## CONSIGNE
Reprenez le texte sur le référendum européen et le piège électoral à la suite de sa dernière phrase.

## PASSAGE EXTRAIT
○ ○ ○ ○ ○ ○ ○

Les ouvriers ne doivent pas tomber dans le piège électoral
De larges fractions de la bourgeoisie française chargées de l'encadrement de la classe ouvrière, partis de gauche et syndicats, en sont conscients et ne se privent pas d'utiliser aujourd'hui le référendum sur l'Europe pour gagner du temps et repousser momentanément les échéances d'une confrontation plus massive et globale avec le prolétariat. Ils profitent de cette échéance et de la querelle qu'elle suscite au sein de la bourgeoisie pour chercher à défouler la montée de la colère et du mécontentement social en la détournant sur le terrain électoral en prônant un Non de gauche comme désaveu du gouvernement. Ceci un piège.
La classe ouvrière n'a absolument rien à attendre du vote sur la Constitution européenne. Ce n'est pas le terrain ni le problème de la classe ouvrière, c'est le terrain et le problème de la bourgeoisie (voir article page 2).

○ ○ ○ ○ ○ ○ ○

## DONNÉES D'ENTRÉE
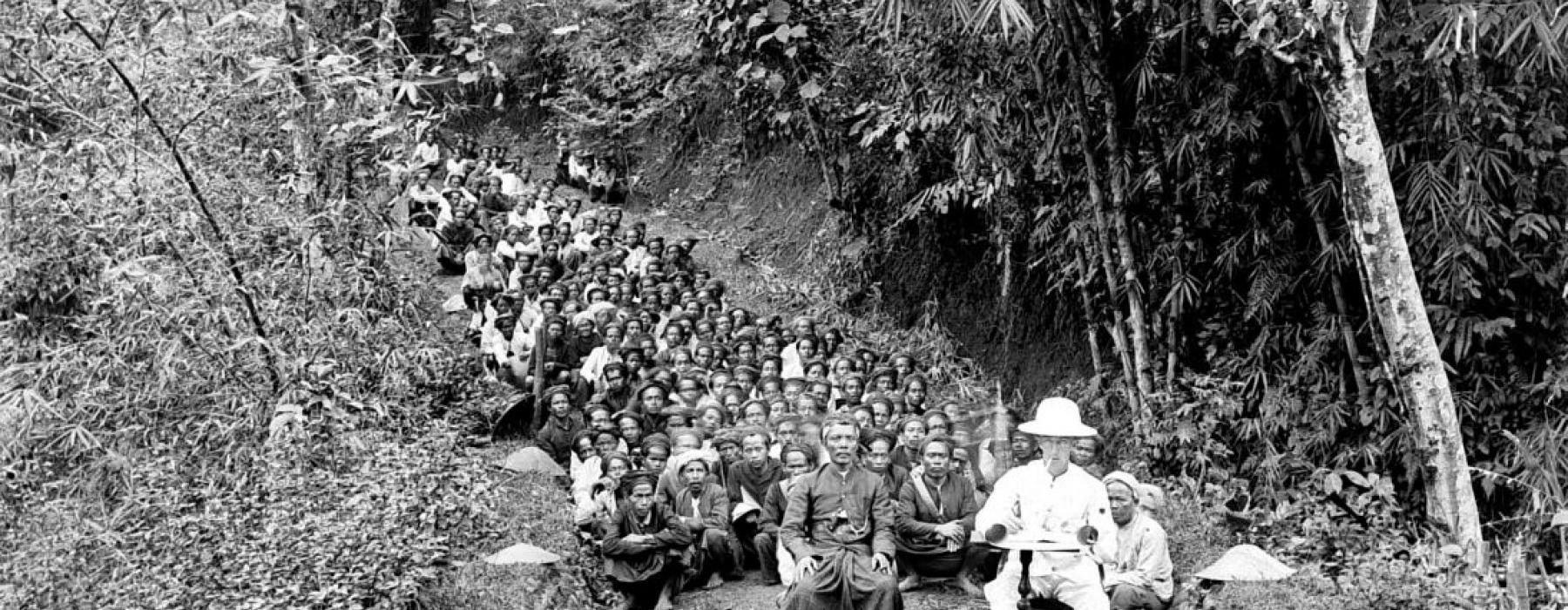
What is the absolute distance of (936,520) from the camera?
833cm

○ ○ ○ ○ ○ ○ ○

## ZONE DE RÉPONSE
Les intérêts de la classe ouvrière, eux, n'ont rien à voir avec ce référendum ni avec la Constitution européenne. Que le Oui ou le Non l'emporte ne changera rien aux conditions d'exploitation des prolétaires. Et ce n'est pas la victoire du Oui ou celle du Non qui changera quoi que ce soit à l'intensification des attaques antiouvrières menées par les différentes bourgeoisies nationales. Le résultat de ce vote ne changera rien à l'accélération de la dégradation des conditions de vie des prolétaires, aux licenciements, aux délocalisations, à la montée du chômage et de la précarité, à l'amputation de tous les budgets sociaux, au démantèlement accéléré de la protection sociale. Ce sont les produits de la crise et les manifestations de la faillite du système capitaliste au niveau mondial. De l'extrême droite aux organisations gauchistes en passant par tout l'appareil politique de la bourgeoisie, l'incessant battage idéologique depuis près de trois mois autour du référendum , dramatisé à souhait, ne vise qu'à attirer et à rabattre un maximum de prolétaires sur le terrain électoral. A travers ce battage, la bourgeoisie tente de raviver parmi les prolétaires les illusions réformistes selon lesquelles la défense de leurs conditions de vie, de plus en plus fortement attaquées par le capitalisme, passerait par l'Etat bourgeois. C'est un énorme mensonge, une mystification pure et simple. L'Etat bourgeois a toujours assuré dans le passé et assurera toujours à l'avenir la défense du capital national CONTRE la classe ouvrière et CONTRE la défense de ses intérêts de classe. Quel que soit le modèle qui en soit proposé ou qui nous soit promis, il n'offrira jamais le progrès des droits sociaux qu'on nous fait miroiter pour demain.
Pas plus dans ce référendum que dans une autre élection, la réponse des ouvriers ne passe par le bulletin de vote. Celui-ci ne sert qu'à désarmer la classe ouvrière et à l'atomiser dans l'isoloir. Il ne sert qu'à l'empêcher de prendre conscience que le responsable de la misère, de la dégradation constante de ses conditions de vie, ce n'est pas l'Europe, ni l'orientation trop libérale de celle-ci, ni encore la politique de tel ou tel gouvernement. Le responsable, c'est la perpétuation de ce système capitaliste de concurrence et d'exploitation dans le monde entier. Le problème n'est pas français ni européen, il est mondial.